Сижу. С младшим Лавровым. Пью винище. Которое мягко ложицца на пиво, и потихоньку лишает меня способности двигацца и говорить.(Не зря говорят: вино на пиво — диво, а пиво на вино — говно). Но, что характерно, вижу-слышу-соображаю хорошо.

Со второго этажа доносились "немецкие аплодисменты" (для лузеров — это когда животом по жопе шлёпают), Миша загадочно улыбался, а я начала терять остроту зрения.

— Мдя… — сказал младший Лавров.

Нахуя он это сказал? Непонятно….

— Му-у-у… ответила я, а Лавров оживился:

— Тоже хочешь что ли? Ну а чо молчала-то?!

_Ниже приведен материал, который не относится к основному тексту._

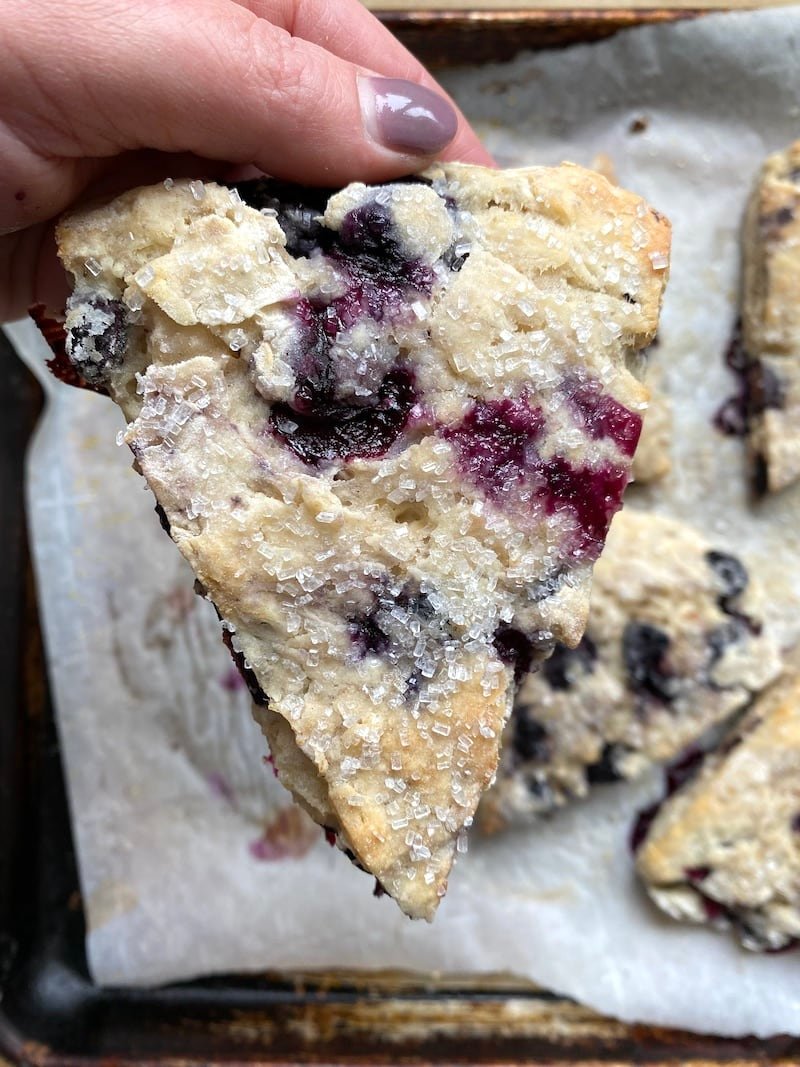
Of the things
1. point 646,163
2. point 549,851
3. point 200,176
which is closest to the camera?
point 200,176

— Бля-я-я… выдавила я, а Михаил посчитал это за моё согласие с его версией, и накинулся на мою тушку как стервятник на дохлую кошку.

Я тупо свалилась на пол, понимая, что из всех органов чувств у меня щас на полную катушку работают только уши. Я слышала как он пыхтел, шуршал, стонал, но не ебал!!! Нет! Он просто стонал и шуршал. И вдруг буднично сообщил:

— Спасибо, я кончил. А ты?

Тут ко мне сразу вернулись все остальные чувства. И я заорала:

— Куда ты кончил?!

— Сюда. — Покраснел Лавров-младший, и сунул мне под нос НАПАЛЬЧНИК!!!!!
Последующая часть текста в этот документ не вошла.